To some extent, the announcements reflect improvements in disaster mitigation, mainly the possibility of students and teachers getting stuck in floods. But I’ve written about how we have become mainly reactive to weather threats, even shifting the academic calendar back and forth to avoid the heat waves, and then the rains, but doing little to address the causes of the heat waves and of the flash floods.
What’s worse is that the frequent class suspensions now constitute another disaster: the adverse consequences that come with learning losses. We all know about how the Philippines’ academic performance scores have been scraping the bottom ranks in the Programme for International Student Assessment (Pisa) but less is said about how that dismal performance comes with our being top-notchers when it comes to class absenteeism, the frequency of missing classes.
The whole world did reel from class absenteeism during the COVID pandemic, with lingering consequences but the pandemic has ended and now we have frequent class suspensions without alternatives, imposing a blanket suspension on all classes. Some of the more forward-looking local governments now specifically announce “face-to-face classes are suspended,” leaving open the possibility of online classes.
Private schools have been quick to switch to online classes. Imagine my delight the first time this happened, when I gently knocked on the bedroom door of one of the kids to tell them “walang pasok.” The room was lit so I figured they hadn’t seen the announcement on their laptops but it turned out they were up and about preparing for classes, because their school had sent an announcement that online classes would be held.
Contrast that with my recent experience with a college online class at the University of the Philippines. Half an hour after the class was supposed to have started, I was still waiting, with a handful of students, to reach a “quorum.” A student finally gave her explanation for the missing students: UP had announced that classes were suspended, but without specifying if online classes were allowed. During that last disaster of Tropical Storm “Enteng” and the monsoon, I lost two classes, out of 16 allocated for the semester.
I’ve come to dread the first semester’s many “walang pasok” announcements because it makes it so much more difficult to catch up with lessons, including the loss of “vuelo,” the Filipino word we borrowed from Spanish which means to take flight and now refers to the momentum to start something, literally to take off as in a flight. Even worse, we might be able to recover momentum with two or three sessions after a suspension, only to be hit by another one or two “walang pasok.” Crash landing!
No doubt, online classes are not ideal, but they can still help to reduce the impact of forced class absenteeism. A missed class or, worse, classes, disrupts a crucial part of effective teaching, which is summarizing a previous lesson and connecting the summary to new learning materials. Remember we are dealing with a generation that grew up on binging episodes on streaming media. Well, not just the young ones but we older ones, too. I sometimes have to replay an old episode that I already watched two or three weeks before or I’m unable to understand what the new one is all about.
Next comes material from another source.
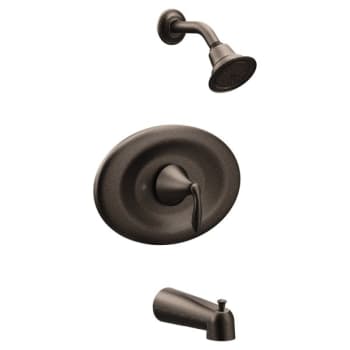 Image for Moen Eva Posi-Temp Tub/shower Oil Rubbed Bronze from HD Supply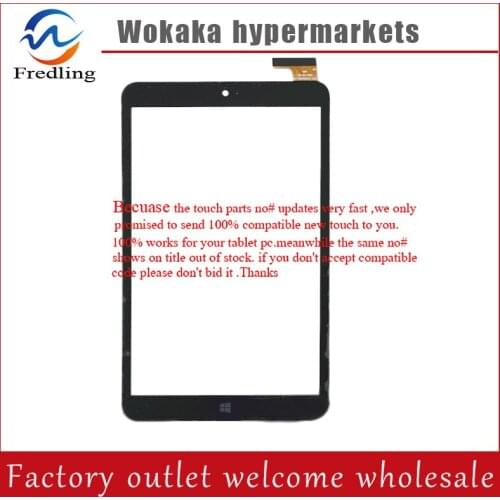 Free shipping 1PCS 8 -inch handwriting screen For 4Good-T800i Wifi tablet pc Touch Screen Digitizer Sensor Panel Replacement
Good luck, too, with make-up classes or announcements, which students find even more of an ordeal requiring more work, and extra effort to figure out the subject matter, especially if the instructor just breezes through the materials that were supposed to have been discussed when classes were suspended.
Absence, it is said, makes the heart grow fonder. Alas, when it comes to learning, you need presence, lest “walang pasok” becomes “nothing entered” into the brain.